Tragedy has turned into triumph on the Himalayan peak of Manaslu this week. On Monday, several climbing teams successfully reached the summit of the 8156 meter (26,670 ft) mountain which was the site of a massive avalanche on September 23. That avalanche claimed the lives of more than a dozen climbers who had been preparing to make their own summit attempts when it struck their camp located at 7000 meters (22,965 ft).
Manaslu, which is the eighth highest mountain on the planet, is often used as a training ground for taller, more challenging mountains such as Everest. Traditionally climbers use their expedition to the Nepali peak to hone their skills while gaining valuable experience at high altitude. This fall Manaslu has seen more traffic than normal thanks to China closing the border into Tibet. That forced some teams to change their plans at the last minute and as a result, several of the top commercial guiding companies have been operating on Manaslu’s slopes this season.

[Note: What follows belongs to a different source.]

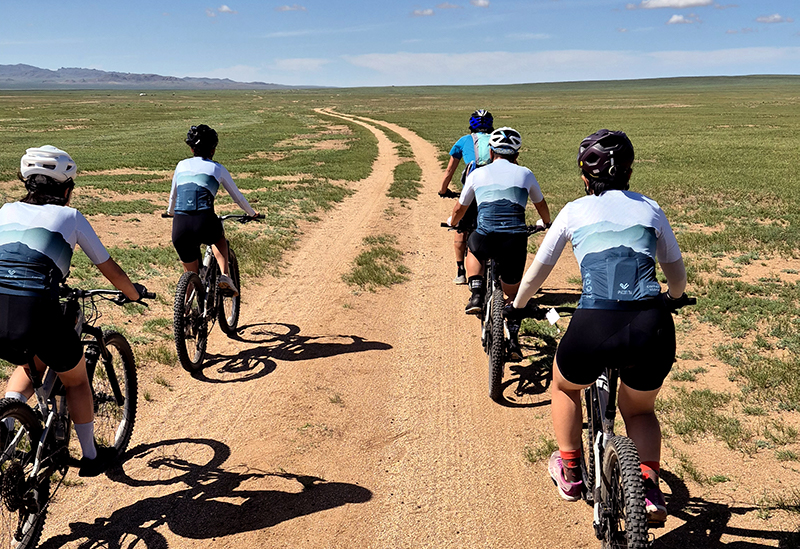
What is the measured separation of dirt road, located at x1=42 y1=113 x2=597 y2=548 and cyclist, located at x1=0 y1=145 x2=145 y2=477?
125cm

Amongst the teams that successfully summited this week were the Altitude Junkies, who managed to put 15 climbers on top, and the Mountain Professionals, who reported a 100% summit success for their squad as well. The groups briefly celebrated their success at the top of the peak before starting the long descent back to their lower camps for a bit of rest and recuperation. For most of the climbers the summit was the culmination of more than a month of hard work and they’ll now start the long journey home.
These successful summits cap a tumultuous week on Manaslu. Last week’s disaster shook the climbers to their core with a number of individuals and teams electing to go home rather than risk heading back up into the danger zone. But for those who stayed, their patience and persistence was rewarded with good weather and more stable conditions on the mountain. Both of those factors contributed to a safe ascent.
Over the next few days several more teams are likely to summit Manaslu, but the fall climbing season is about to come to an abrupt end. Forecasts indicate that the jet stream is about to make its semi-annual shift over the Himalaya and when it does, the weather will take a turn for the worse. That means that the mountains will be off limits for the vast majority of teams until April when the very busy spring season begins.